_PROBLEM REQUIREMENTS_:
Every line in the data below has to be repeated exactly; no picture belongs in the result.

_DATA SHOWN_:
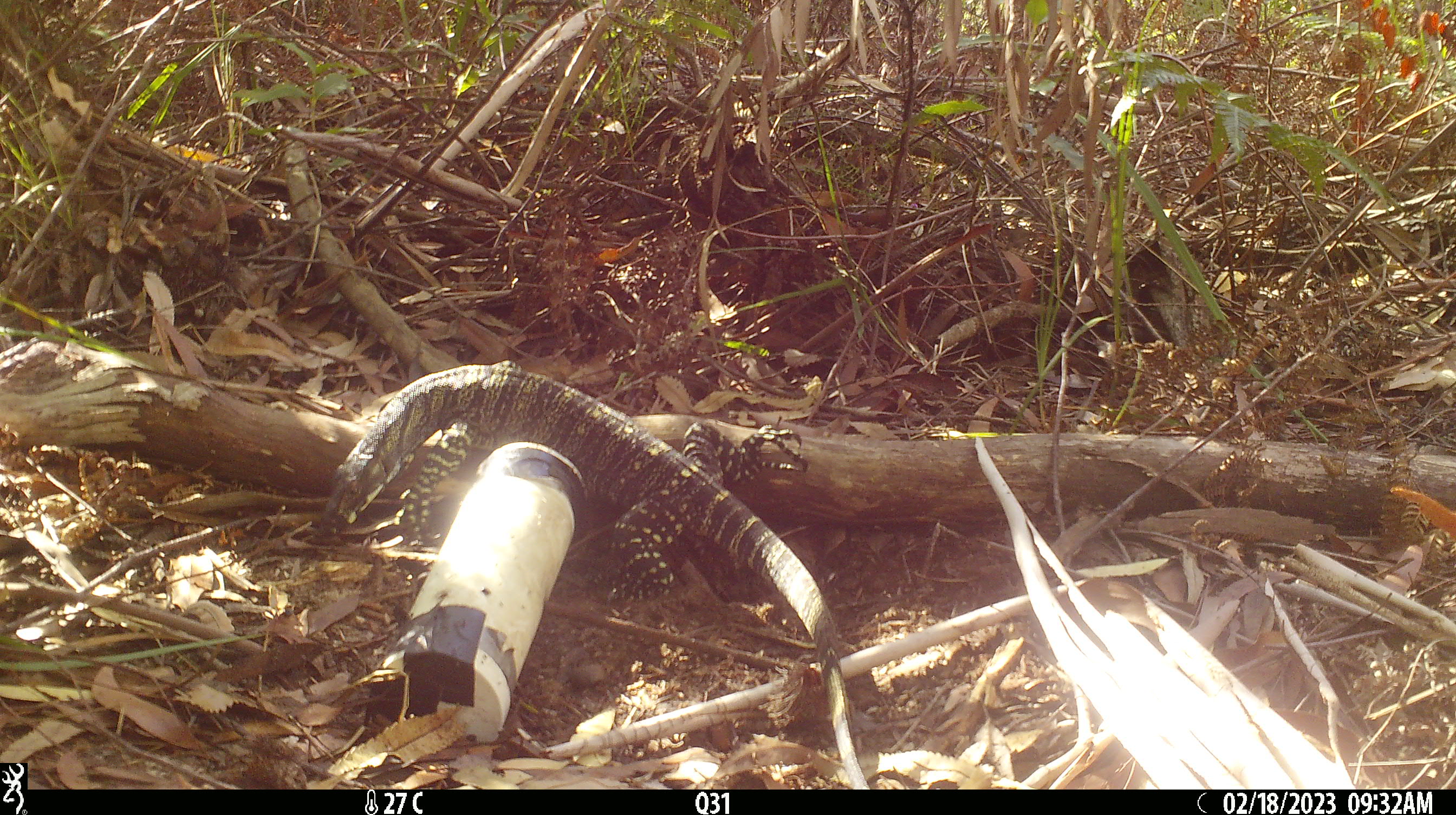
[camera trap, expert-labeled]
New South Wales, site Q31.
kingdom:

_RESULT OF THIS EXERCISE_:
[camera trap, expert-labeled]
New South Wales, site Q31.
kingdom:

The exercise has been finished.